──────── READING TEXT
C++ Code Generation
Warning: This BETA API is not final, and subject to change before release.

1. Quickstart Guide

DBToaster generates C++ code for incrementally maintaining the results of a given set of queries if CPP is specified as the output language (-l cpp command line option). In this case DBToaster produces a C++ header file containing a set of datastructures (tlq_t, data_t and Program) required for executing the sql program.

Let's consider the following sql query:

$> cat test/queries/simple/rs_example1.sql CREATE TABLE R(A int, B int) FROM FILE '../../experiments/data/tiny/r.dat' LINE DELIMITED CSV (fields := ','); CREATE STREAM S(B int, C int) FROM FILE '../../experiments/data/tiny/s.dat' LINE DELIMITED CSV (fields := ','); SELECT SUM(r.A*s.C) as RESULT FROM R r, S s WHERE r.B = s.B;
The corresponding C++ header file can be obtained by running:
$> bin/dbtoaster test/queries/simple/rs_example1.sql -l cpp -o rs_example1.hpp

Alternatively, DBToaster can build a standalone binary (if the -c [binary name] flag is present) by compiling the generated header file against lib/dbt_c++/main.cpp, which provides code for executing the sql program and printing the results.
────────────────
Please reproduce, word for word, the passage of the C++ code generation text that starts with the words containing "DBToaster generates C++" and finishes with "the sql program.".
──────── DATA
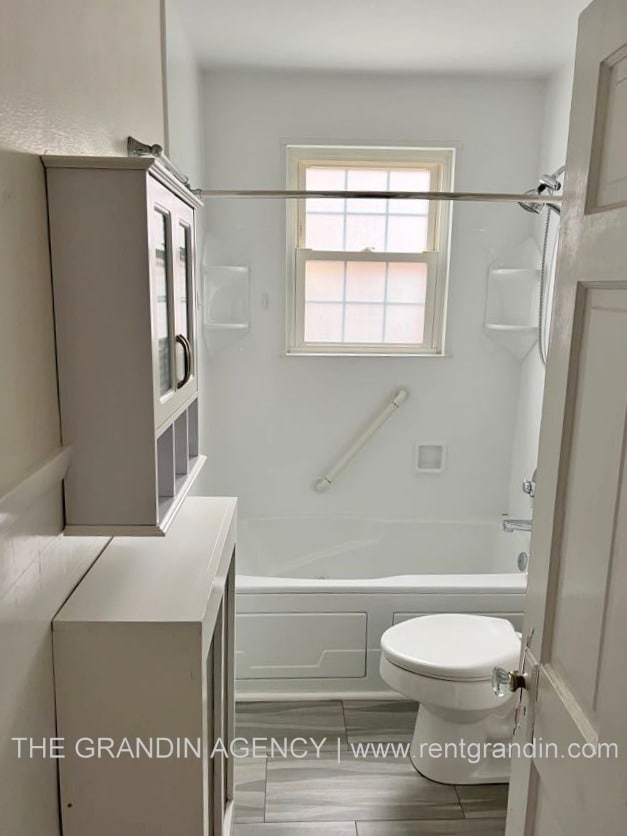 Building Photo - 1668 Brandon Ave SW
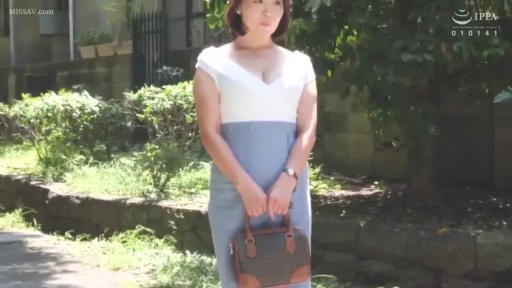 卧室 · 仰卧开腿 · 马赛克 · 性交行为 · 腹部特写 · 挣扎表情 · 橙色蕾丝内衣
────────────────
- ANSWER TO THIS PROBLEM
DBToaster generates C++ code for incrementally maintaining the results of a given set of queries if CPP is specified as the output language (-l cpp command line option). In this case DBToaster produces a C++ header file containing a set of datastructures (tlq_t, data_t and Program) required for executing the sql program.